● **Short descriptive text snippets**
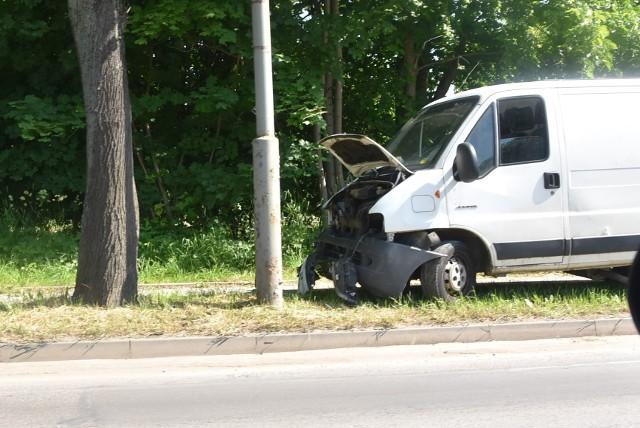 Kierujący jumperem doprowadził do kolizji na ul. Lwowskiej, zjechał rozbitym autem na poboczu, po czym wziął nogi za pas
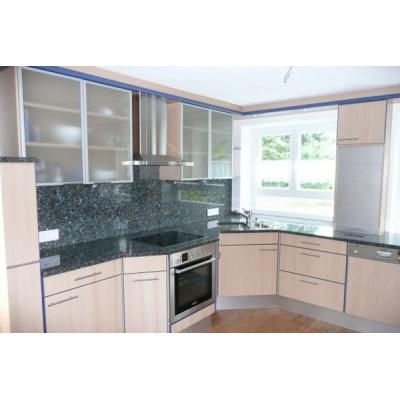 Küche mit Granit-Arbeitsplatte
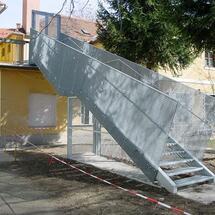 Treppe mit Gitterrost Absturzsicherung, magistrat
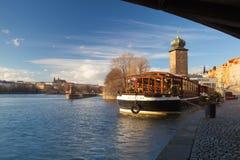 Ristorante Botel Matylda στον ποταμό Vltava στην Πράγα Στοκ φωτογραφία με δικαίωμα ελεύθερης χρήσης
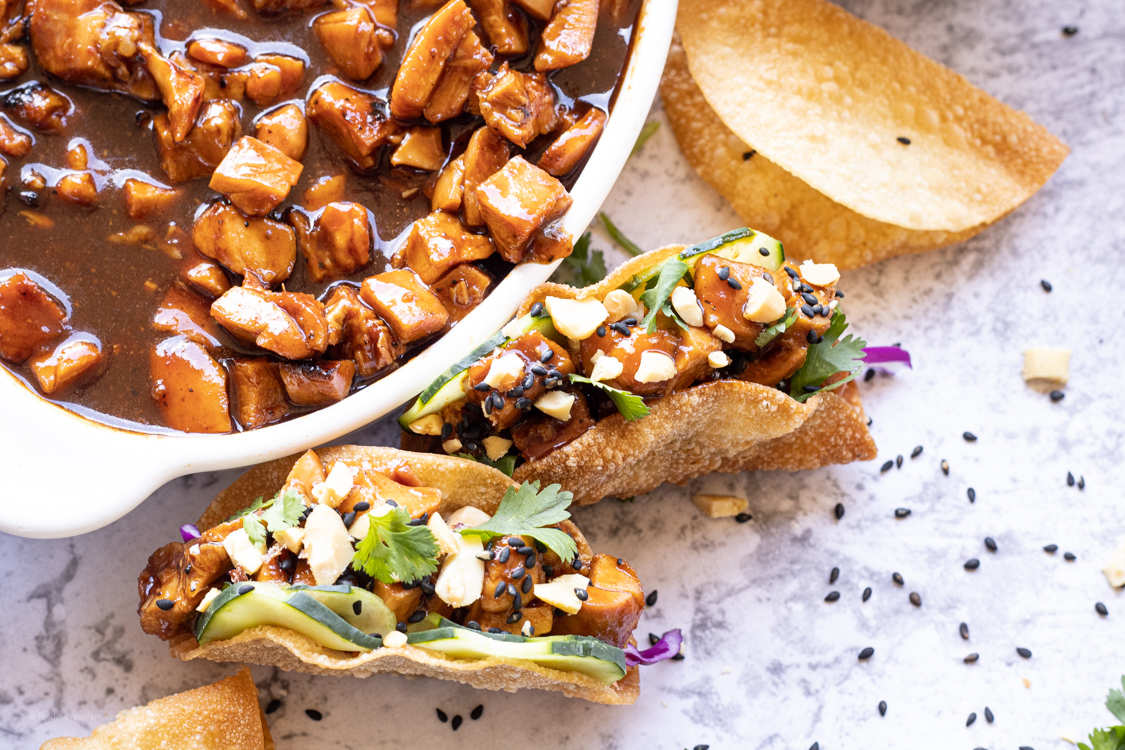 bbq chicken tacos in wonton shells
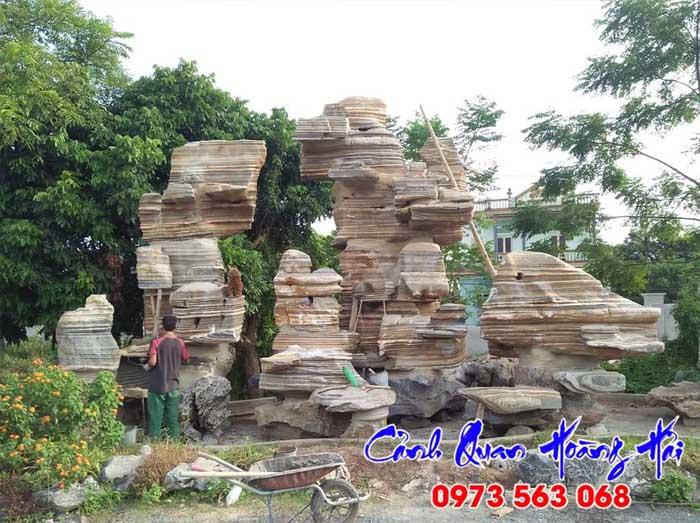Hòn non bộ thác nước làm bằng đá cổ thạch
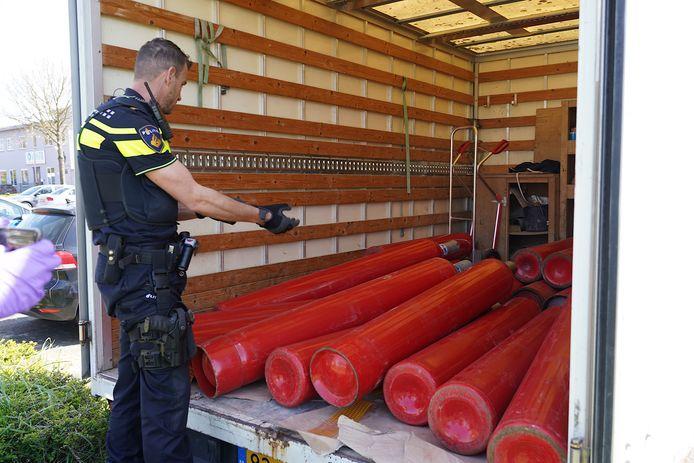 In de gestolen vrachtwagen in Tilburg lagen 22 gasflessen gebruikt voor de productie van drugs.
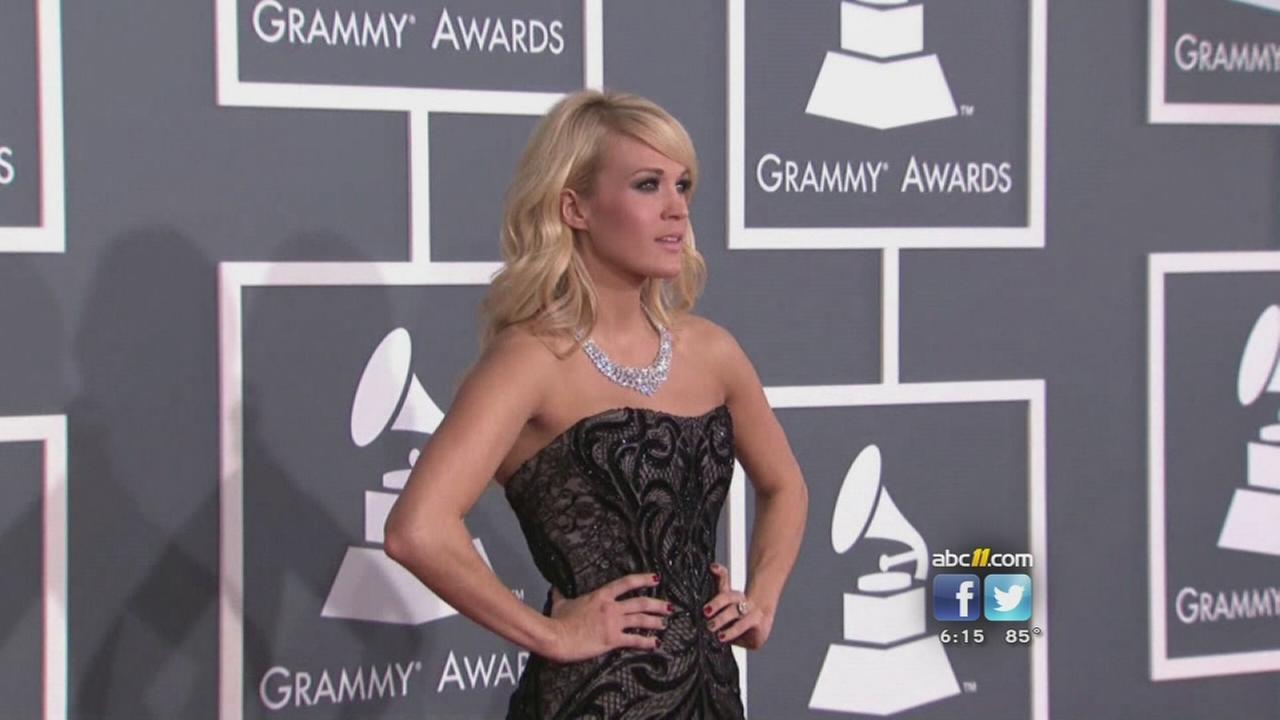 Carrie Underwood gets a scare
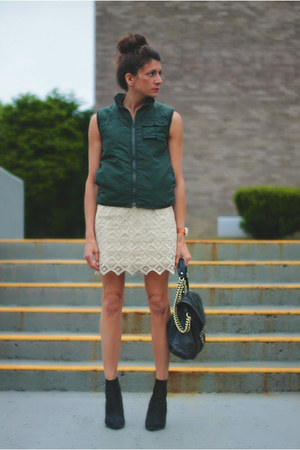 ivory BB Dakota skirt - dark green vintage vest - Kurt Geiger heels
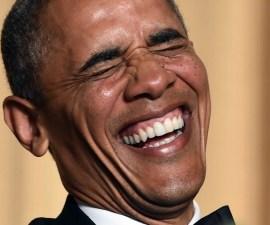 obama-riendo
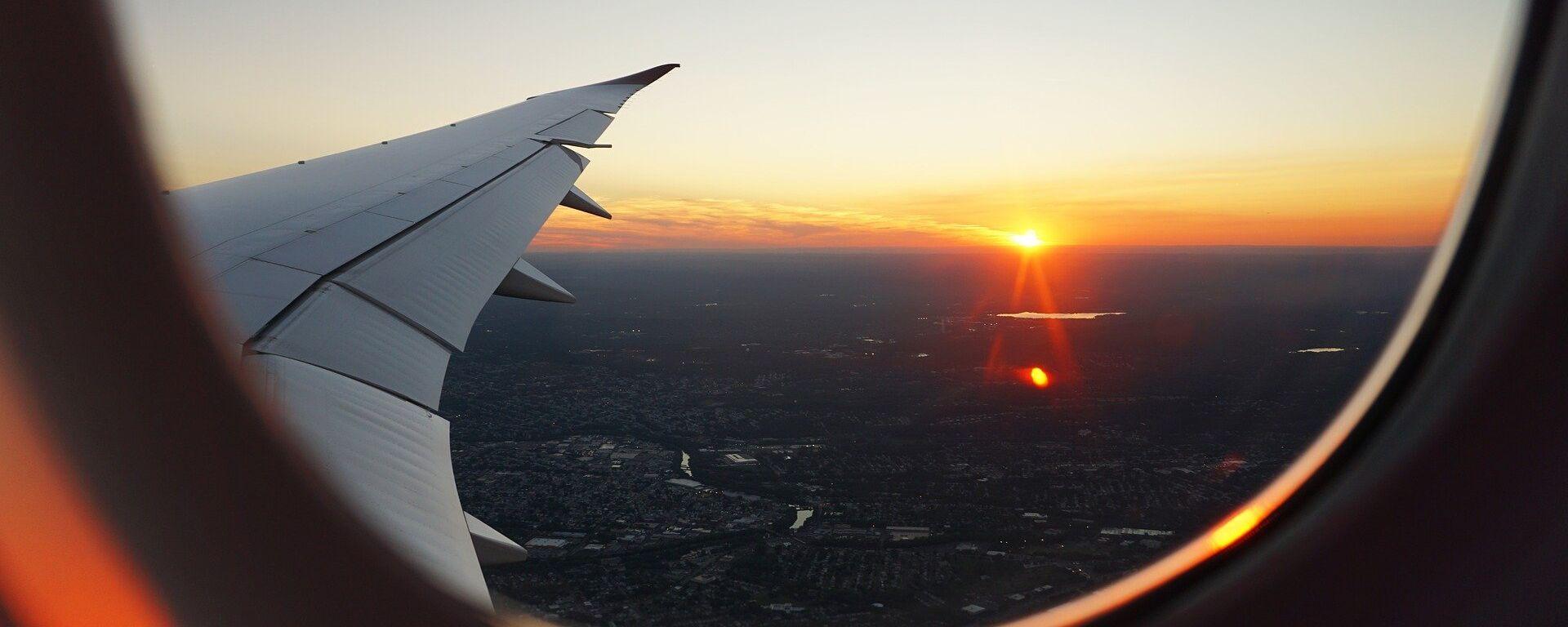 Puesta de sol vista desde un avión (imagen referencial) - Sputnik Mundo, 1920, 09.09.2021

==

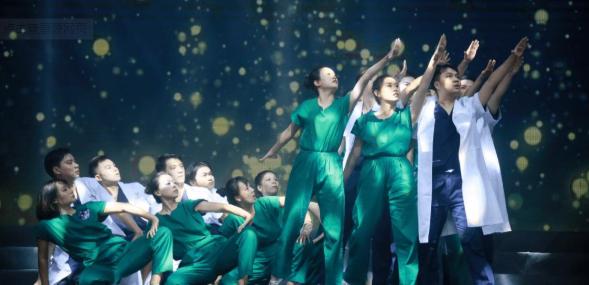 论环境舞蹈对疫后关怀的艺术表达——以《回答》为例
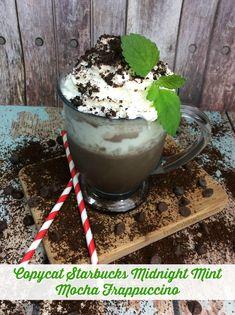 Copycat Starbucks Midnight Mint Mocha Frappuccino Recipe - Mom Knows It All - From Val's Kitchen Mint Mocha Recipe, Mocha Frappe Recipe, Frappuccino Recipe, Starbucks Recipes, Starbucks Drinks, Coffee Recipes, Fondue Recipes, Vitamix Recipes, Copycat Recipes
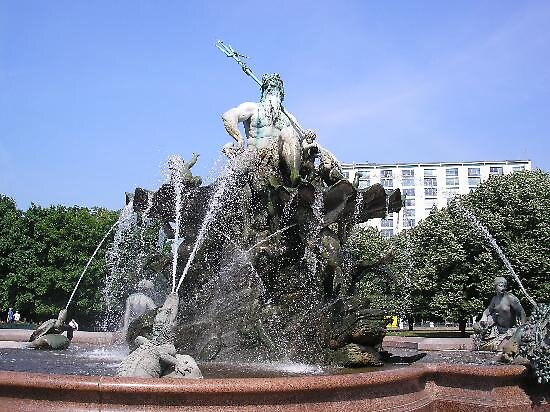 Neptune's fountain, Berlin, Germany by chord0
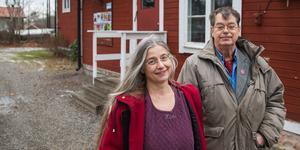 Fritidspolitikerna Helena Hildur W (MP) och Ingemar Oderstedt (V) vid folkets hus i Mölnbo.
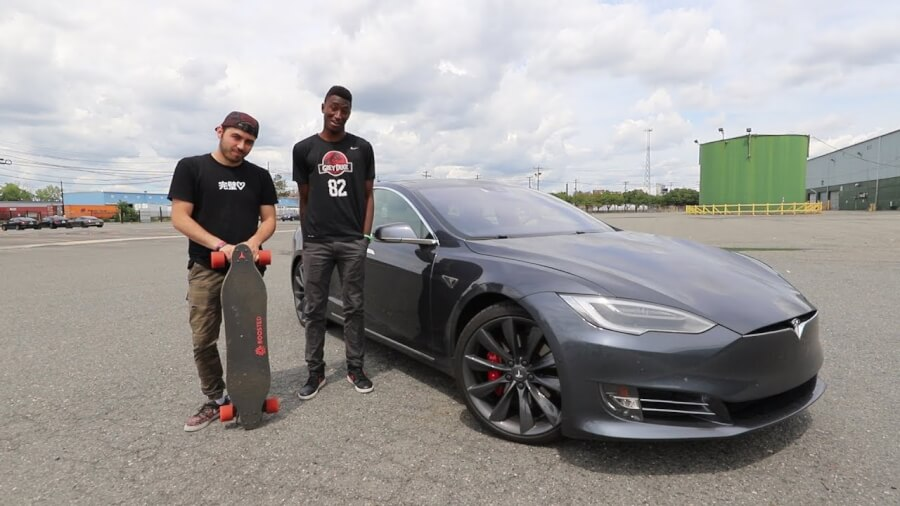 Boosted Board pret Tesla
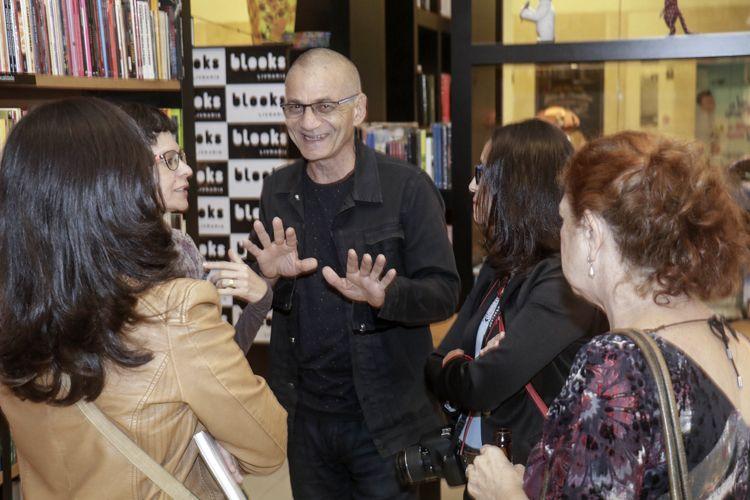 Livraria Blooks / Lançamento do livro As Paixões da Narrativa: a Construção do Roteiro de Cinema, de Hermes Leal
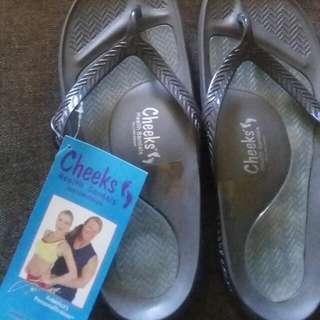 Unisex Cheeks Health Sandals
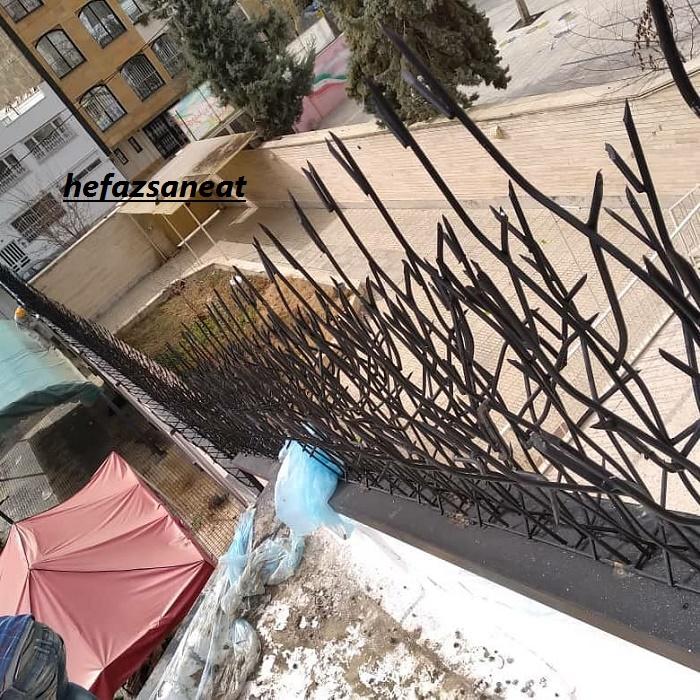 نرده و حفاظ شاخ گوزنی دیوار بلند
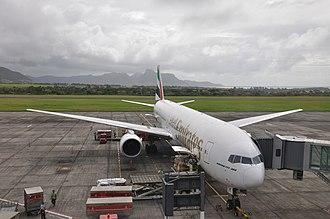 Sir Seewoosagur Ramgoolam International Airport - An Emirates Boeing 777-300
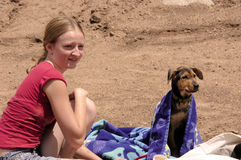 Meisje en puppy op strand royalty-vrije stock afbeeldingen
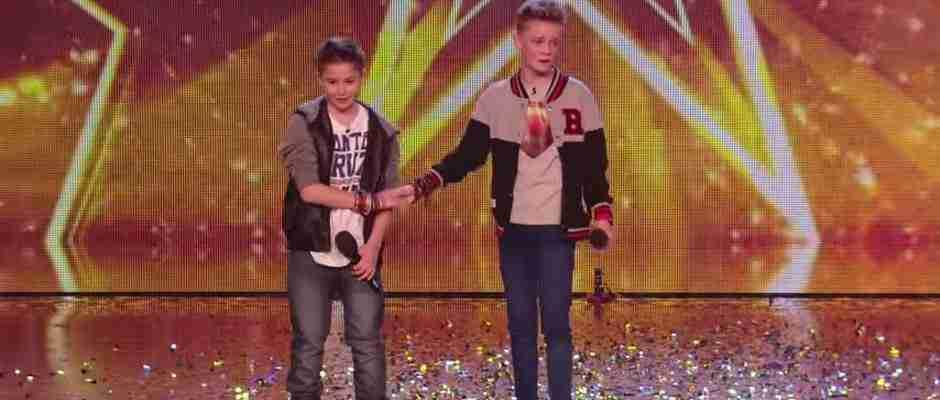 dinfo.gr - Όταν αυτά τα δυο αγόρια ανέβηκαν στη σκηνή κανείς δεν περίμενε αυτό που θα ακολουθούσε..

* * *

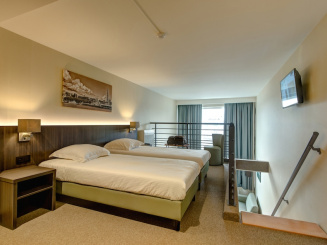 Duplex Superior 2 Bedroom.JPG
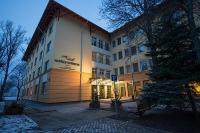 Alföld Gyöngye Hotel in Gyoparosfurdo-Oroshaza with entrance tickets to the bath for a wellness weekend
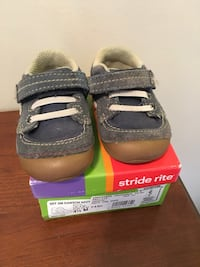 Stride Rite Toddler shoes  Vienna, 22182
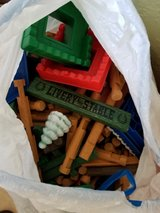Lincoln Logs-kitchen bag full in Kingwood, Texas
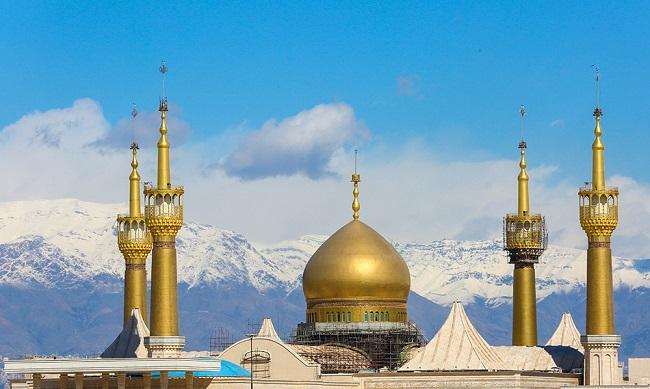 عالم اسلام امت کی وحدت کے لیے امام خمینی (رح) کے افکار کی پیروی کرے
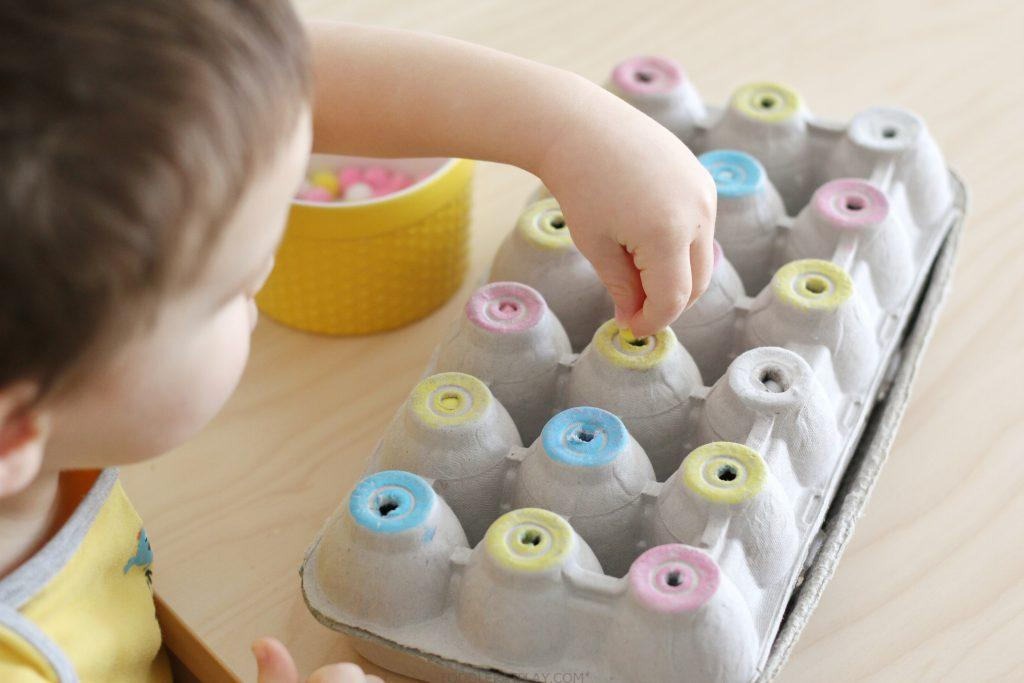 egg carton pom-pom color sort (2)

● **PROBLEM STATEMENT**
Using the records above, repeat exactly the run of lines that starts with the line with "In de gestolen" and goes on through the line with "Puesta de sol"; omit each picture.

● **EXERCISE RESULT**
 In de gestolen vrachtwagen in Tilburg lagen 22 gasflessen gebruikt voor de productie van drugs.
 Carrie Underwood gets a scare
 ivory BB Dakota skirt - dark green vintage vest - Kurt Geiger heels
 obama-riendo
 Puesta de sol vista desde un avión (imagen referencial) - Sputnik Mundo, 1920, 09.09.2021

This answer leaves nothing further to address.